Die Erlösung von der Langeweile heisst surfen über den Wolken. Zum Glück bieten bereits einige Airlines Internetzugang im Flieger an – wenn auch leider nicht gratis. Ab kommendem Januar gibt es in der neuen Boeing 777 der Swiss nun ebenfalls WLAN. Mails checken und beantworten, chatten, sich dank Online-Medien über das Neueste in Politik, Wirtschaft und Sport informieren und eine Stunde vor der Landung im Online-Fahrplan die beste Zugverbindung nach Hause heraussuchen: Warum sollte all das in 10 000 Metern Höhe nicht möglich sein?
Internet im Zug ist längst gang und gäbe. Weshalb nicht auch in der Luft? Wer geschäftlich unterwegs ist und während des Fluges arbeiten kann, gewinnt Zeit – Zeit, die er zurück auf dem Boden sinnvoller verbringen kann. Und wer zum Vergnügen (?) fliegt, für den vergeht der langweilige Flug dank Internet wenigstens wie im Flug.
Mit einem Krimi oder einem Film vergeht die Zeit wie im Flug
Der legendäre Fernsehproduzent Wolfgang Rademann hat mir mal erzählt, wie er zu Geschichten kam, die er in Serien wie «Traumschiff» oder «Schwarzwaldklinik» verfilmen liess. Er warf im Flugzeug stundenlang die «Papiervernichtungsmaschine» an. Um möglichst viele Zeitungen lesen zu können, flog er manchmal gar einen Umweg.
Genau das ist es, was den Aufenthalt in einem engen Flugzeug erträglich macht. Möglichst viel lesen: Zeitungen – wenn die durchgeraspelt sind – Krimis. Mit dem Griechen Petros Makaris oder dem Sizilianer Andrea Camilleri vergeht die Zeit sprichwörtlich im Flug. Und dann gibt es ja noch eine angenehme Möglichkeit: Endlich einen Film nachzugucken, den man irgendwann halt verpasst hat. Beispielsweise genoss ich so Jeff Bridges als versoffenen Marshall
in «True Grit». Einfach spannend.
Das Schöne ist: Noch gibt es keine Möglichkeit über den Wolken, am Handy zu hängen und dem Anrufer zu schildern, dass man gerade nach New York oder Dubai fliegt. Oder auch nur nach Hamburg. Und sich dabei nicht anhören muss, dass Sekretärin Rita gerade wieder mal Mist gebaut hat.
Noch schöner – leider war: Es gab auch keinen Zugang ins Internet. Keine Chance, seine E-Mails abzuarbeiten. Und damit auch keine Chance, allen netten oder weniger netten Schreibern, Fragen zu beantworten, die sich nach der Ankunft eh erledigt haben.

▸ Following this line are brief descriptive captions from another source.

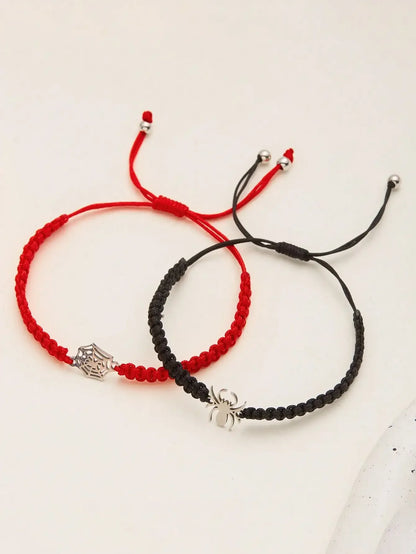 Spider Charm Bracelet Set for Gothic Alternative and Dark Aesthetic Styling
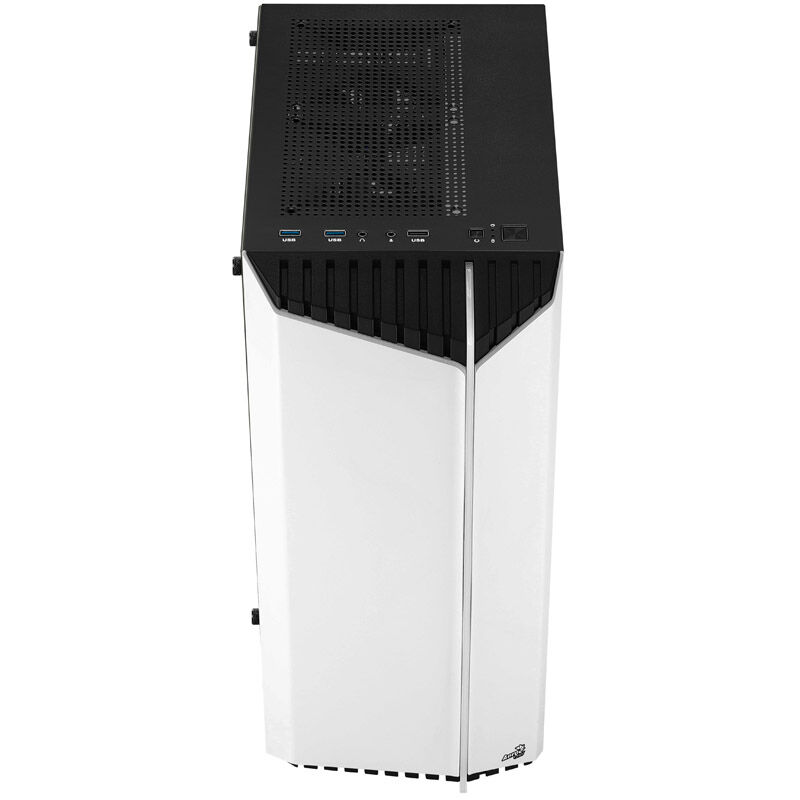 Aerocool Bionic v1 Midi Tower, RGB, Tempered Glass - black/white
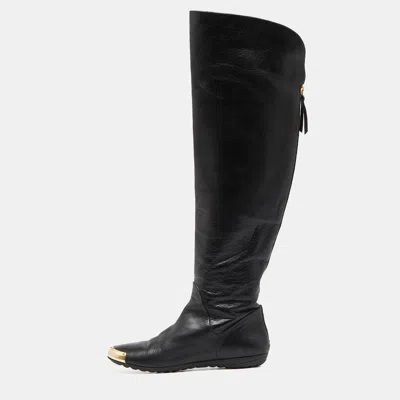 Pre-owned Giuseppe Zanotti Black Leather Over The Knee Length Boots Size 39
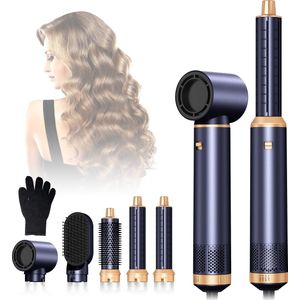 UKLISS® 5-in-1 Multistyler – Föhnborstel – Krulborstel – Krultang – Stijltang – Airstyler met Hairwrap – Inclusief 5 Opzetstukken & Zwarte Opbergdoos – 360° Roterende Kabel
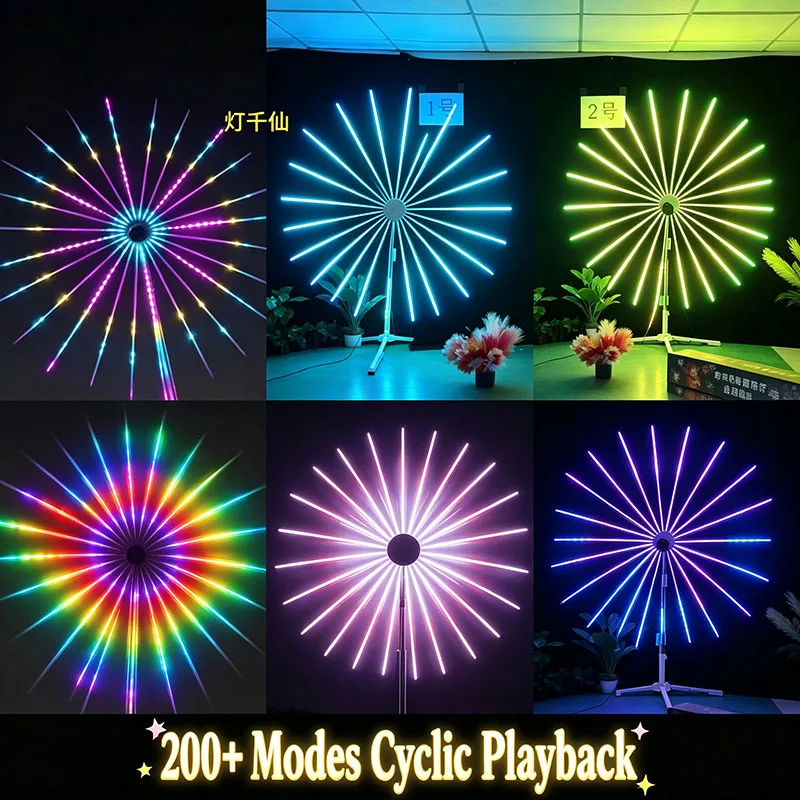 2026 Programmable Pattern Electronic Firework Decor Lights, Waterproof Anti-freeze, Outdoor New Year Celebration Ornaments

Ja, über den Wolken war die Freiheit noch insoweit grenzenlos, dass keine E-Mails zu empfangen waren, keine nervigen Nachrichten und keine neuesten, gerade wieder absackenden Börsen- oder Devisenkursen. Man konnte sich also ganz den Kriminalkommissaren hingeben oder dem Westernhelden, die einem die Gewissheit gaben, am Ende das Böse zu überwinden. Oder wenigstens ein bisschen. Und die Welt weit unter dem Flugzeug ein bisschen zu vergessen. Abzuschalten vom Alltag, wenn auch nur für wenige Stunden.
Das Üble dabei ist: Es nützt mir nichts, darüber zu jammern, dass nun die Swiss in ihren neuesten Maschinen den Zugang ins Internet öffnet. Ich könnte mir ja die Freiheit selbst nehmen, das Handy einfach mal abgeschaltet zu lassen. Nur kann ich die Finger nicht davon lassen. Nicht im Zug. Und jetzt dann auch nicht mehr im Flugzeug.